The treatment targets the bodys T cells, a component of the immune system that fights infections or anything else that threatens the body. First, blood is collected from the patient and T cells are separated. Those cells are combined with a modified version of the virus HIV, which has all the disease-causing components removed and replaced with cancer-fighting genes. Forman says these T cells are given the ability to recognize and attack lymphoma cells. The cells are grown to larger quantities, tested for safety and injected back into the body.
It gets pretty complex. We believe it is just the beginning of what we believe is an effective therapy to treat cancer in the same way that surgery, chemotherapy or radiation has been used in the past, Forman said.
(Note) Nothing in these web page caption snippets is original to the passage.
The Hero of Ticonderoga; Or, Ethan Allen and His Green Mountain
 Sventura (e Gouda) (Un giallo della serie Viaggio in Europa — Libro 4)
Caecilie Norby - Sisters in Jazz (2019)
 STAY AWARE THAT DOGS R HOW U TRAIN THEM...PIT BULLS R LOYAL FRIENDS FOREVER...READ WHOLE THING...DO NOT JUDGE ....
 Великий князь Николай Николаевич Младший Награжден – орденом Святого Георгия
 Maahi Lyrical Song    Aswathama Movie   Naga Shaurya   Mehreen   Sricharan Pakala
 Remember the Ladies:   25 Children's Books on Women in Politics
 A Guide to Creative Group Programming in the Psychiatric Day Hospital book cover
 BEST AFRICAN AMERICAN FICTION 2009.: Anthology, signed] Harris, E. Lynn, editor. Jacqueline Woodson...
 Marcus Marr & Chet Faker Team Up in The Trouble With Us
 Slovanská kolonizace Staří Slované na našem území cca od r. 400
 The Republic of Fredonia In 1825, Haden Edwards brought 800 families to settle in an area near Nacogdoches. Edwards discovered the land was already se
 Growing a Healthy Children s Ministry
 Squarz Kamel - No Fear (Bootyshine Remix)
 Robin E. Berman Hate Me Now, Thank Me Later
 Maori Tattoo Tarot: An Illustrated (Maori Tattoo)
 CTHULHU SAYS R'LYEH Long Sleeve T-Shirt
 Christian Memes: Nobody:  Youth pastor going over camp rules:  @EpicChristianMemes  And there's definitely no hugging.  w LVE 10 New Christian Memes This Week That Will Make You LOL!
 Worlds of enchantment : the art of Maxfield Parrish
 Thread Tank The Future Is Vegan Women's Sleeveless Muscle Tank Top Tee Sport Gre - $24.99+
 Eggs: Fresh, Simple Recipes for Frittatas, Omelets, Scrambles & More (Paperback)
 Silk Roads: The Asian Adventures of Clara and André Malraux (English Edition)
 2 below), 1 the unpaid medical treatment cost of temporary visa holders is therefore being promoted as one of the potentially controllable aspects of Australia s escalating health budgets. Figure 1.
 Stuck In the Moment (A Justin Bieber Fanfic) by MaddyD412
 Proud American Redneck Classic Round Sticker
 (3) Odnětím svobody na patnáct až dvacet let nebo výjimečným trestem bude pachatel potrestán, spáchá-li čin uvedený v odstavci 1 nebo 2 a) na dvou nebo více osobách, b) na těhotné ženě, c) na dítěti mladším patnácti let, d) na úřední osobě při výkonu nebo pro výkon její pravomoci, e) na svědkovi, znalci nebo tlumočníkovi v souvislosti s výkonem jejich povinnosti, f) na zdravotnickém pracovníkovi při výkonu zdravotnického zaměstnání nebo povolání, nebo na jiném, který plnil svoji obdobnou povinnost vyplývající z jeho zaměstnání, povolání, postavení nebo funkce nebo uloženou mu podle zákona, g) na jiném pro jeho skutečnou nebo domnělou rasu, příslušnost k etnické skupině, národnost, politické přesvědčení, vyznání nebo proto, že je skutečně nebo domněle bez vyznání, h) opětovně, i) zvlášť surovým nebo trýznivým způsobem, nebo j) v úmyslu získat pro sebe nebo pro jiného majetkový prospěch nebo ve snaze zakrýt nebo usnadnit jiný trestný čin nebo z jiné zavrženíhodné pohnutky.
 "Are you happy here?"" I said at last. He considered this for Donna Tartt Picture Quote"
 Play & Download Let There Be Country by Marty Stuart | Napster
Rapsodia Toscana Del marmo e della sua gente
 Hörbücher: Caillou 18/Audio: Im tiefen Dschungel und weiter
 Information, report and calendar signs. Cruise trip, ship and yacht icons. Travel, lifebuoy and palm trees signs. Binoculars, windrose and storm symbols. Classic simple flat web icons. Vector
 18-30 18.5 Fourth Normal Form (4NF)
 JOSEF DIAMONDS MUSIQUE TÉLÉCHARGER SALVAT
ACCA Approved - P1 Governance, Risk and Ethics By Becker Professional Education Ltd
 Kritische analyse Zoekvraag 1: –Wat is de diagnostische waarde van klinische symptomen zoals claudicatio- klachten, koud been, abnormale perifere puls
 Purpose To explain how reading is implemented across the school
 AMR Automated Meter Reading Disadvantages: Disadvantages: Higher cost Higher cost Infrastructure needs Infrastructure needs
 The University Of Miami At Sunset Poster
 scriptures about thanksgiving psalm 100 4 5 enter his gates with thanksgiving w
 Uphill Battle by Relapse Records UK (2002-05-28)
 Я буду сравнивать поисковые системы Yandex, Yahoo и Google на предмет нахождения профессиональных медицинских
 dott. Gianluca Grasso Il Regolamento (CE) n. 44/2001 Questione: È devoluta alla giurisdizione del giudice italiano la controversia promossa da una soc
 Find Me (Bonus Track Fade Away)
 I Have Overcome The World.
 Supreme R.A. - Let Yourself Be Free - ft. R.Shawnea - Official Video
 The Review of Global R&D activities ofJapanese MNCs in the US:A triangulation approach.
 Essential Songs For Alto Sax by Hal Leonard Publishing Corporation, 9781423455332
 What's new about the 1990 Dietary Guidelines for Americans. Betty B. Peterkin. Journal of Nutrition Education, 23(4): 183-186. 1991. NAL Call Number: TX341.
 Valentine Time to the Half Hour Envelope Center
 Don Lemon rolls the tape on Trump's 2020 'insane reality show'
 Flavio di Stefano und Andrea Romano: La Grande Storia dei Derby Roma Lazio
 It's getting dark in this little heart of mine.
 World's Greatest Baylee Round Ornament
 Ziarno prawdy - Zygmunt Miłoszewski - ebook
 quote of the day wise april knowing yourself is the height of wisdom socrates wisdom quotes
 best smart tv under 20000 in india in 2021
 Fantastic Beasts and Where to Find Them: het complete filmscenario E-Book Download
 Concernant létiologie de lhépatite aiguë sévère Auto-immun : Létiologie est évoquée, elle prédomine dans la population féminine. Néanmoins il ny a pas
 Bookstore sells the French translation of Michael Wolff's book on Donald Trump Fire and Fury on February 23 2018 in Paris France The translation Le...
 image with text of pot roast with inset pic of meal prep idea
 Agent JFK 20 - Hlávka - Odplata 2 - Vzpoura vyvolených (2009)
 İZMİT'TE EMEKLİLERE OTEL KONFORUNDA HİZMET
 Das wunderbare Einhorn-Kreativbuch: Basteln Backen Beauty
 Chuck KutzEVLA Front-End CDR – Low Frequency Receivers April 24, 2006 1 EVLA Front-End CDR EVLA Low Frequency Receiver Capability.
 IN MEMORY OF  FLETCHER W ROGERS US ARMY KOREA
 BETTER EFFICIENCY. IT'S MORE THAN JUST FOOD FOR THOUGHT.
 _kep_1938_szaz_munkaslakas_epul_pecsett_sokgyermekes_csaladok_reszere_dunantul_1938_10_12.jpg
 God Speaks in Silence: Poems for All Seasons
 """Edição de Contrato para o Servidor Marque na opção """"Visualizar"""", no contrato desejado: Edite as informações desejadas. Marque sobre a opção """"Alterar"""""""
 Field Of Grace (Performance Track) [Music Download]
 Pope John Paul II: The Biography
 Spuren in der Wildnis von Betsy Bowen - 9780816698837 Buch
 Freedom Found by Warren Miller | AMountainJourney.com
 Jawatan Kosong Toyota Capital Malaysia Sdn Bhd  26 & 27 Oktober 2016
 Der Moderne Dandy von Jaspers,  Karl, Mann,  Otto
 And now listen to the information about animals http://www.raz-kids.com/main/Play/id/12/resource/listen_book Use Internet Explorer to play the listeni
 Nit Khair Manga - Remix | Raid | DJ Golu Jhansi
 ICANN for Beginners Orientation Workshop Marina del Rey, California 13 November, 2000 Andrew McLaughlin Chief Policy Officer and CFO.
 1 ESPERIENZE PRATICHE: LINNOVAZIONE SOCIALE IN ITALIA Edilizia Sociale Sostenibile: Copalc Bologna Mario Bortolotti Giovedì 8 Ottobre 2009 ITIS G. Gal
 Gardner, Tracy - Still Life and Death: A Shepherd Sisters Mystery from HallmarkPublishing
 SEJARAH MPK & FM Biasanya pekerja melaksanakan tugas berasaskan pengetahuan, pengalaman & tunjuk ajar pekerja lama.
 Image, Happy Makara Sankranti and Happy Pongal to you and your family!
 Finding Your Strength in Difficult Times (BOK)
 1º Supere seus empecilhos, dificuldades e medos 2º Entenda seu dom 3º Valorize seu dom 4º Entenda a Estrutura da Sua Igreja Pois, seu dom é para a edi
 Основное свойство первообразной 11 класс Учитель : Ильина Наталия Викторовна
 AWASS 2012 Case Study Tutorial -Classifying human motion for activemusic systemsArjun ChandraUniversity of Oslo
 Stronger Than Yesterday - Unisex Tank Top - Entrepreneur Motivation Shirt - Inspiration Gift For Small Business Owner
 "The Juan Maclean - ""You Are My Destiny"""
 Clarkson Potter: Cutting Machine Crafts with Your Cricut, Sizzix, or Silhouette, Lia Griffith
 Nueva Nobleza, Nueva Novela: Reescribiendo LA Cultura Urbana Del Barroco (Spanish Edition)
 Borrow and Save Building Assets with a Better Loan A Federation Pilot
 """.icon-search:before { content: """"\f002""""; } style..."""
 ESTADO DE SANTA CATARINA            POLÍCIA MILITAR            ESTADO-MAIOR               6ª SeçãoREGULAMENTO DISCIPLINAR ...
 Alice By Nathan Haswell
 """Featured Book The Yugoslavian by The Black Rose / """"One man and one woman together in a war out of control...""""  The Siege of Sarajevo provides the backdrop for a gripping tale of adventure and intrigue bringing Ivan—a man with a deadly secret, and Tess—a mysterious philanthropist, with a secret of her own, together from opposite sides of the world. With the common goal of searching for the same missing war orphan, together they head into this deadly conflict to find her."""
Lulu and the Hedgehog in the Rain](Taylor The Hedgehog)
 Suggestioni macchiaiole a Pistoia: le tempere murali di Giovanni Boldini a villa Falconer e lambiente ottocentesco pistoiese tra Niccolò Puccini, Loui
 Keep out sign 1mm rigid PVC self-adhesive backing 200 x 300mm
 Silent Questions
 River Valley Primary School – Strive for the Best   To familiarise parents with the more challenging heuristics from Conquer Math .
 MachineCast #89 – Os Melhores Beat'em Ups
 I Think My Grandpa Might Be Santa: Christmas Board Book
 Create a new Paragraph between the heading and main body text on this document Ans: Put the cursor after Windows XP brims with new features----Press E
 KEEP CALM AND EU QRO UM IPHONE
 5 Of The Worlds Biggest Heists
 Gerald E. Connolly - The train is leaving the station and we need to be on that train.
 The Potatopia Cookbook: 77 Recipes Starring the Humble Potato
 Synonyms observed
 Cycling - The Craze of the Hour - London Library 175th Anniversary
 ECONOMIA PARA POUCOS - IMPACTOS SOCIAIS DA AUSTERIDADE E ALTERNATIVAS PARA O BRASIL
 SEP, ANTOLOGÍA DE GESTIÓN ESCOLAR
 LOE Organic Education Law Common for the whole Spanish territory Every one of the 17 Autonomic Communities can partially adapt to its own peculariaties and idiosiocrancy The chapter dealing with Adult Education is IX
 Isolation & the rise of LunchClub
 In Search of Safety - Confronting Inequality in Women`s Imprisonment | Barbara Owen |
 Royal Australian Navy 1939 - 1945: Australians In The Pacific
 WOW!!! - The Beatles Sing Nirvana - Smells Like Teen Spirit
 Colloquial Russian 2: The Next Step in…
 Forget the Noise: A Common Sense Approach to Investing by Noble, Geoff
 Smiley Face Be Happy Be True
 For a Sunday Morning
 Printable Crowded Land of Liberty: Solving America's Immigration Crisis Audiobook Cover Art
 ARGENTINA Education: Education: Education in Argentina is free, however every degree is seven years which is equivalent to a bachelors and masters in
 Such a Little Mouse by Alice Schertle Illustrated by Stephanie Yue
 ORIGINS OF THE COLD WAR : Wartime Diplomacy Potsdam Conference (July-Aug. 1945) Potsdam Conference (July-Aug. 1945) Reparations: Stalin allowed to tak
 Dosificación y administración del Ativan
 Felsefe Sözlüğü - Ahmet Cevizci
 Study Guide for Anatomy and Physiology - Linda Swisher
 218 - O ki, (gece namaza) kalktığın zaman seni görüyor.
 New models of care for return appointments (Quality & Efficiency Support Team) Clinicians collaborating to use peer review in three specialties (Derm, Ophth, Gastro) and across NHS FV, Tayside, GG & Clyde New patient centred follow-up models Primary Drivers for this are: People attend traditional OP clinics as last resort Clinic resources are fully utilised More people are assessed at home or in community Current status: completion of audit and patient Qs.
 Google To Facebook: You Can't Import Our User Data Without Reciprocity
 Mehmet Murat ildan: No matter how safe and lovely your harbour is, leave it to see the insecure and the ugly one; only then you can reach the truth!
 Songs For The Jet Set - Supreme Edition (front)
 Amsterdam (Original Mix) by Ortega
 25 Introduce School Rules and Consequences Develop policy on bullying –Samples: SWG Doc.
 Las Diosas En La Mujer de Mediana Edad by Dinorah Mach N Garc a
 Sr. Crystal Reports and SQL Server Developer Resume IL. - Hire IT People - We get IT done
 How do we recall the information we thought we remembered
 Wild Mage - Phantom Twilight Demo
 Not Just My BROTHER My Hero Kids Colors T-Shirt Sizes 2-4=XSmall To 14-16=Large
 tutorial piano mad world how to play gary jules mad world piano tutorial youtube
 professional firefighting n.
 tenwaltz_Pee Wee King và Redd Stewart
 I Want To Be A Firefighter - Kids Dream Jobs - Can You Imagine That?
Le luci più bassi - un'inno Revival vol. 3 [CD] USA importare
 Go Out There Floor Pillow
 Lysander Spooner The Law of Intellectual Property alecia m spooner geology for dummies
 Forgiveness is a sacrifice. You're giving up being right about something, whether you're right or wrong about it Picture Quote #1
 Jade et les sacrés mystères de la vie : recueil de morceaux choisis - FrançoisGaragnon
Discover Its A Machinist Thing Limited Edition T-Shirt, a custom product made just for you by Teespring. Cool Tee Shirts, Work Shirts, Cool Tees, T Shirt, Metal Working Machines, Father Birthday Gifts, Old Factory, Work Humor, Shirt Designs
The experimental treatment and mention of the HIV virus may have seemed intimidating but Campbell said she jumped right into treatment and keep her focus on the future.
There really wasnt anything to think about. I know that if nobody says yes, we cant build hope, she said.
Although its too early to say if this is a cure, the treatment is showing great promise.
Its fascinating, exciting. Its dramatic, Forman said. I mean the drama of seeing somebody going through any remission from any therapy, much less from T cells, takes your breath away. And you get to send them home.
Campbell has been cancer-free for almost a year. After being a part of the trial she is confident shes won the fight at least for now.
You put one foot in front of the other as best as you can. Dont lose hope. Dont lose faith. We are all living one day at a time, Campbell said.
Yes, we are.
And thank God for modern medicine and its practitioners.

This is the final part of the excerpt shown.